» **Text passage**
Saturday, January 13, 2018

When Strategy Fails, Sellout


Strange Tony,

It's hard to see Kindred's planned sale to Humana, two private equity firms and a Canadian pension as anything but a move to enrich a failed executive team.  Humana will own 40% of the home health, hospice and community care company (old Gentiva plus Integracare) but is not in deal for LTAC and rehab hospitals/contract outpatient rehab services..

Enrich - Senior executives will do very well via change in control compensation.  Those that remain will become partners with Kindred's new owners.

Moody's estimated Kindred to have $250 million in cash as of the end of 2017.  If the deal were done today netting out cash would take the $810 million purchase price down to $560 million.  I expect executives and the board to use a good chunk of that cash to handsomely reward themselves between now and the closing date.

Failed - Kindred Healthcare's board is selling its pieces and parts at fire sale prices. The company went on a purchasing spree in 2014.  Audited financial statements for that year show equity at nearly $1.5 billion.   Two months later Kindred paid $700 million in cash as part of its $1.8 billion Gentiva buyout.

Executives drove down the value of the company from $1.7 billion (equity at end of 2016) to a mere $810 million (the buyout price).

Kindred President Ben Breier called employees "partners" in the Q3 earnings call, but there is no evidence the company considers us anything more than "hands."  Raises have been absent.  The retirement match is minuscule and employees have no opportunity to buy company stock without a brokerage fee, a benefit common in many publicly traded companies.

A number of high profile employers gave both raises and bonuses after Congress passed tax reform.  Will executives send just a smidgen to the hardworking caregivers down the chain of command?  Some are in need of crumbs from the King's table.

Anonymous (in ever shrinking Kindred)

Sunday, January 7, 2018

Kindred Sale to Further Decimate Key Success Factors


Strange Tony

The last time our hospice was for sale the company did a number of peculiar things which polished Gentiva's financials but damaged patient care.  It appears our sellout to Humana, TPG Capital, WCAS and a Canadian pension company will trigger another run of customer service cuts.

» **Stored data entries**
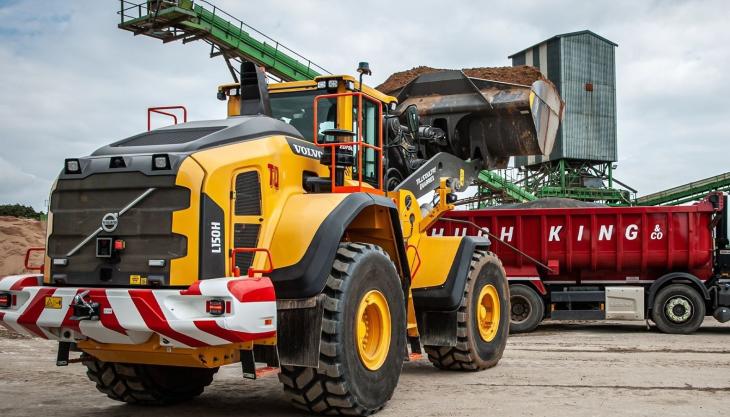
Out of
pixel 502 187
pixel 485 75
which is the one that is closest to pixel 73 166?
pixel 485 75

» **Exercise instructions**
1. What amount of cash did Moody's estimate Kindred had at the end of 2017, according to the Kindred post?
2. Change "caregivers" to "workers" in the Kindred post, then write out the passage between "Executives drove down" and "ever shrinking Kindred)", inclusive.
None of the material is needed here.

» **Exercise results**
1. $250 million

2.
Executives drove down the value of the company from $1.7 billion (equity at end of 2016) to a mere $810 million (the buyout price).

Kindred President Ben Breier called employees "partners" in the Q3 earnings call, but there is no evidence the company considers us anything more than "hands."  Raises have been absent.  The retirement match is minuscule and employees have no opportunity to buy company stock without a brokerage fee, a benefit common in many publicly traded companies.

A number of high profile employers gave both raises and bonuses after Congress passed tax reform.  Will executives send just a smidgen to the hardworking workers down the chain of command?  Some are in need of crumbs from the King's table.

Anonymous (in ever shrinking Kindred)